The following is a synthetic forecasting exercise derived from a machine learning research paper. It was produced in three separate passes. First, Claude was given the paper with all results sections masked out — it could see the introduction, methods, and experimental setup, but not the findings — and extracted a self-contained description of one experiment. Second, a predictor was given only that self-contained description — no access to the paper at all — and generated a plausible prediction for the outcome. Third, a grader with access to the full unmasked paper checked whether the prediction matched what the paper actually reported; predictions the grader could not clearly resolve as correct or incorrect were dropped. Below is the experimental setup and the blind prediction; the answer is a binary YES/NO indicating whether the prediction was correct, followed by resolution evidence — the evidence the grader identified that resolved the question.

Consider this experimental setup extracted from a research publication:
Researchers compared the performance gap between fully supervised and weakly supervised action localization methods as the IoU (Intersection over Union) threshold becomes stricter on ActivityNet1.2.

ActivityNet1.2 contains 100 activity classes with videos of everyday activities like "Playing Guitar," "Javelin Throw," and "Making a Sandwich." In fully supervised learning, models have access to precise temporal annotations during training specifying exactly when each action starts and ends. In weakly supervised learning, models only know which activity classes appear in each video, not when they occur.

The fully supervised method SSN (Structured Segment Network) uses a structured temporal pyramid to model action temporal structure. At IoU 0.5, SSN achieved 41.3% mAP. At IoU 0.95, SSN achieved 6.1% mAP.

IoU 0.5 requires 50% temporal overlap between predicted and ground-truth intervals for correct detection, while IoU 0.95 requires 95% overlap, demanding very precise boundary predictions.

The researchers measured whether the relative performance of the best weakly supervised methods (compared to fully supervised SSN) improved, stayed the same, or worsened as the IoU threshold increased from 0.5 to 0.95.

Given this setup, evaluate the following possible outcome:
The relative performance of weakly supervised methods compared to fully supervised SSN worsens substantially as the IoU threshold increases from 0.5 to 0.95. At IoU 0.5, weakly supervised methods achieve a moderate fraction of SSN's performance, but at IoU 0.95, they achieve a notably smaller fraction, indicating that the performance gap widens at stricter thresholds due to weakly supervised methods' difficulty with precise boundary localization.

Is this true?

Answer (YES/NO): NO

> _What you will do_
All entries are to be repeated exactly and completely.

> _Your solution_
The following is a synthetic forecasting exercise derived from a machine learning research paper. It was produced in three separate passes. First, Claude was given the paper with all results sections masked out — it could see the introduction, methods, and experimental setup, but not the findings — and extracted a self-contained description of one experiment. Second, a predictor was given only that self-contained description — no access to the paper at all — and generated a plausible prediction for the outcome. Third, a grader with access to the full unmasked paper checked whether the prediction matched what the paper actually reported; predictions the grader could not clearly resolve as correct or incorrect were dropped. Below is the experimental setup and the blind prediction; the answer is a binary YES/NO indicating whether the prediction was correct, followed by resolution evidence — the evidence the grader identified that resolved the question.

Consider this experimental setup extracted from a research publication:
Researchers compared the performance gap between fully supervised and weakly supervised action localization methods as the IoU (Intersection over Union) threshold becomes stricter on ActivityNet1.2.

ActivityNet1.2 contains 100 activity classes with videos of everyday activities like "Playing Guitar," "Javelin Throw," and "Making a Sandwich." In fully supervised learning, models have access to precise temporal annotations during training specifying exactly when each action starts and ends. In weakly supervised learning, models only know which activity classes appear in each video, not when they occur.

The fully supervised method SSN (Structured Segment Network) uses a structured temporal pyramid to model action temporal structure. At IoU 0.5, SSN achieved 41.3% mAP. At IoU 0.95, SSN achieved 6.1% mAP.

IoU 0.5 requires 50% temporal overlap between predicted and ground-truth intervals for correct detection, while IoU 0.95 requires 95% overlap, demanding very precise boundary predictions.

The researchers measured whether the relative performance of the best weakly supervised methods (compared to fully supervised SSN) improved, stayed the same, or worsened as the IoU threshold increased from 0.5 to 0.95.

Given this setup, evaluate the following possible outcome:
The relative performance of weakly supervised methods compared to fully supervised SSN worsens substantially as the IoU threshold increases from 0.5 to 0.95. At IoU 0.5, weakly supervised methods achieve a moderate fraction of SSN's performance, but at IoU 0.95, they achieve a notably smaller fraction, indicating that the performance gap widens at stricter thresholds due to weakly supervised methods' difficulty with precise boundary localization.

Is this true?

Answer (YES/NO): NO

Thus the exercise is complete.